4 Responses to “Automatic metadata generation”

  1. Nathan says:

    Eric,

    Interesting. When you say “Third, automatically generated keywords and phrases were many times just as useful as the librarian-assigned Library of Congress Subject headings.”

    I grow concerned though, because the strings:

    Universalism United States History
    Unitarian Universalist churches United States

    …seem to me to be much more fulsome and useful. I’m not saying your automatically generated list isn’t useful, or that it isn’t complementary to LCSH – I’m just concerned with your phrase “just as useful” which, pardon me – seems to give you away as someone who, when weighing the options, will be more than willing to let LCSH go when the time comes.

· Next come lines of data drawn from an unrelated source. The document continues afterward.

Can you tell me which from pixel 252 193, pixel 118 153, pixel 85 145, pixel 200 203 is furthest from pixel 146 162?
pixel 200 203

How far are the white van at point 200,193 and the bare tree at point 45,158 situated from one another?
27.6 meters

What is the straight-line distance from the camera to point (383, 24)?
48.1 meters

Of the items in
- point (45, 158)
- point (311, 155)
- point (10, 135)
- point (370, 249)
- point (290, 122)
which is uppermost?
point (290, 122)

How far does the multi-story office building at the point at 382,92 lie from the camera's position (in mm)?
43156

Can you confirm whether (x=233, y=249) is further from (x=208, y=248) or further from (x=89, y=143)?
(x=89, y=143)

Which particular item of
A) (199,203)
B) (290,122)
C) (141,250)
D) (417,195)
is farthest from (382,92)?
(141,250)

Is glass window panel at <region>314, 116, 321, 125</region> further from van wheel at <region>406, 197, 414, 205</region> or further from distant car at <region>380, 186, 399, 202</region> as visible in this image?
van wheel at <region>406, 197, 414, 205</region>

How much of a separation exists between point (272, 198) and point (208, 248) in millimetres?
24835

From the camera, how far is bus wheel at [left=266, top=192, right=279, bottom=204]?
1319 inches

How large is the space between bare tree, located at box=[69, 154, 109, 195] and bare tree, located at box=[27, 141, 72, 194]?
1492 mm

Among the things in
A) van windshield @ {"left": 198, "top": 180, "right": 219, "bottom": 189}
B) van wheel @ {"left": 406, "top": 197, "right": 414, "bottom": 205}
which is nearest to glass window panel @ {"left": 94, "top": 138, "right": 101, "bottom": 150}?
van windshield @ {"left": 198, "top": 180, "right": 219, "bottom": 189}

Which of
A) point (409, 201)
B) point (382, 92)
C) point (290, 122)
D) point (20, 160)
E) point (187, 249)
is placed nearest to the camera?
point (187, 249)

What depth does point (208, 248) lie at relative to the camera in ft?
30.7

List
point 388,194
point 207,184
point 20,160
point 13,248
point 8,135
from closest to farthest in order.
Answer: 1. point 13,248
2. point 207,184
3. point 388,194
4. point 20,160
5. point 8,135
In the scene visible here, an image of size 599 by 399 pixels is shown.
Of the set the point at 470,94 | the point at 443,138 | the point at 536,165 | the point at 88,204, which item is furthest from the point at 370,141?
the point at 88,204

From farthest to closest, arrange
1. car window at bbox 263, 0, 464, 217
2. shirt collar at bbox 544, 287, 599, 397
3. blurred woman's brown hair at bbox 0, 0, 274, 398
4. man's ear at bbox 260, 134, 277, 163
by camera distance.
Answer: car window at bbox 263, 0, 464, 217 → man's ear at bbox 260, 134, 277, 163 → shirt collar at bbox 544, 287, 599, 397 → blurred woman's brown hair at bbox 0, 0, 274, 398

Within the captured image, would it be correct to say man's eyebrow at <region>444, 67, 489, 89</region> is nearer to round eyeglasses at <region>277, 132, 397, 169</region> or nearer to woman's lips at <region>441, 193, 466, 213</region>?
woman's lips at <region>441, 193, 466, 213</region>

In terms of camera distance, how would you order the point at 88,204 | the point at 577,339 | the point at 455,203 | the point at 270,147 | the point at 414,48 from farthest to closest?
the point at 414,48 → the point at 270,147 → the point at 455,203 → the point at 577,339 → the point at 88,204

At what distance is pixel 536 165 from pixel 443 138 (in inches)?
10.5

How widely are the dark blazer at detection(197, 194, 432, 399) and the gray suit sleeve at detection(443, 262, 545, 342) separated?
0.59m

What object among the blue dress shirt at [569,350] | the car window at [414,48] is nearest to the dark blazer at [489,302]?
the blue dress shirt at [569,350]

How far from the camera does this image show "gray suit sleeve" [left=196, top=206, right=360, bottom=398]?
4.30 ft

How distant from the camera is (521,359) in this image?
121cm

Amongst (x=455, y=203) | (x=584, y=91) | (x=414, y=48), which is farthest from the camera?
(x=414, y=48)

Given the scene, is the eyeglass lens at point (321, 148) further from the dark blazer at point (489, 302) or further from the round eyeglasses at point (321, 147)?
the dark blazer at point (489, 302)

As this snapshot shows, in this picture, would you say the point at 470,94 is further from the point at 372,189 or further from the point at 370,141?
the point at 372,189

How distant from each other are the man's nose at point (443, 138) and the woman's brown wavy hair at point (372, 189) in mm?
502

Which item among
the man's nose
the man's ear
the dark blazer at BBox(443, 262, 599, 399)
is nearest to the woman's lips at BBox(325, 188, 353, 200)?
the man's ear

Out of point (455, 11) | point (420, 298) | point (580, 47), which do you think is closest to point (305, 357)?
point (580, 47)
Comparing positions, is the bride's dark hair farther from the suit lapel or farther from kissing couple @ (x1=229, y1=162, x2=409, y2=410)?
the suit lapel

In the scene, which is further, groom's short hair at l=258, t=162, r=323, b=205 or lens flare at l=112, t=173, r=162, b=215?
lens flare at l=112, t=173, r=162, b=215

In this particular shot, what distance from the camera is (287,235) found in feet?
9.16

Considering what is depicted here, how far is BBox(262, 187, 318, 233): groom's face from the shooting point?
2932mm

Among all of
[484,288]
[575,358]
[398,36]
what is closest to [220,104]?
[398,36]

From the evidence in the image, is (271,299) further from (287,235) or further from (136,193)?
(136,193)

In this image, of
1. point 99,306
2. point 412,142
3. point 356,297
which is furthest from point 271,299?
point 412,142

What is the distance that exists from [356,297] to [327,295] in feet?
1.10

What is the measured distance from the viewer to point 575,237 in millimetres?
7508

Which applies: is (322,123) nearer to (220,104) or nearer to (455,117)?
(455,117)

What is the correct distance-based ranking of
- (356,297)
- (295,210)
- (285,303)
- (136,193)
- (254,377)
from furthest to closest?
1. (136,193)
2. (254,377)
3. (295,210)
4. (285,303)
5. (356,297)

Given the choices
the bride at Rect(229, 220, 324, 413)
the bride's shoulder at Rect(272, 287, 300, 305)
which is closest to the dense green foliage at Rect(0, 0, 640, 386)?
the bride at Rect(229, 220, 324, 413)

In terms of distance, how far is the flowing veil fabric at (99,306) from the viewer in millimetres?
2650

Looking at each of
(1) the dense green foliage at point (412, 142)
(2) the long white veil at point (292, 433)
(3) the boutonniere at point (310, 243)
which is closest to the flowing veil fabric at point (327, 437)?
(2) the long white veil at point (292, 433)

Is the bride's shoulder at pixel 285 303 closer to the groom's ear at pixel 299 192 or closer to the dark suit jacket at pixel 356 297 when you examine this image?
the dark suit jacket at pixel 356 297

    And that, I think, is not going to serve us well.

    ~Nathan

    Many of the items harvested from the Internet Archive were complete with MARC records. Some of those records included subject headings. During Step #5 (above), I spent time observing the output and comparing it to previously assigned terms. Take for example a work called Universalism in America: A History by Richard Eddy. Its assigned headings included:

    Universalism United States History
    Unitarian Universalist churches United States

  2. Karen Coyle says:

    Eric, have you looked at the work done at NLM on using generated metadata as part of the subject cataloging process? They found that presenting catalogers with a list of machine-generated subjects was helpful, especially for the less experienced catalogers. Info at: http://ii.nlm.nih.gov/.

  3. Tom Burton-West says:

    Hi Eric,

    You might want to take a look at the open source Kea software, which does something similar (It uses tf*idf and some other heuristics).

    http://www.nzdl.org/Kea/

    Tom

  4. Thank you for the useful comments, and rest-assured, I have not been ignoring you.

    Yes, an additional next step would be to map the automatically generated subject “tags” to Library of Congress Subject Headings or some other controlled vocabulary. This has been done a number of times previously with various degrees of success, but compared to the other problems at hand — such as making the documents themselves more useful and interrelated — I plan to forgo this option at the present time. I understand the value of a controlled vocabulary, and that is why I have retained it whenever possible.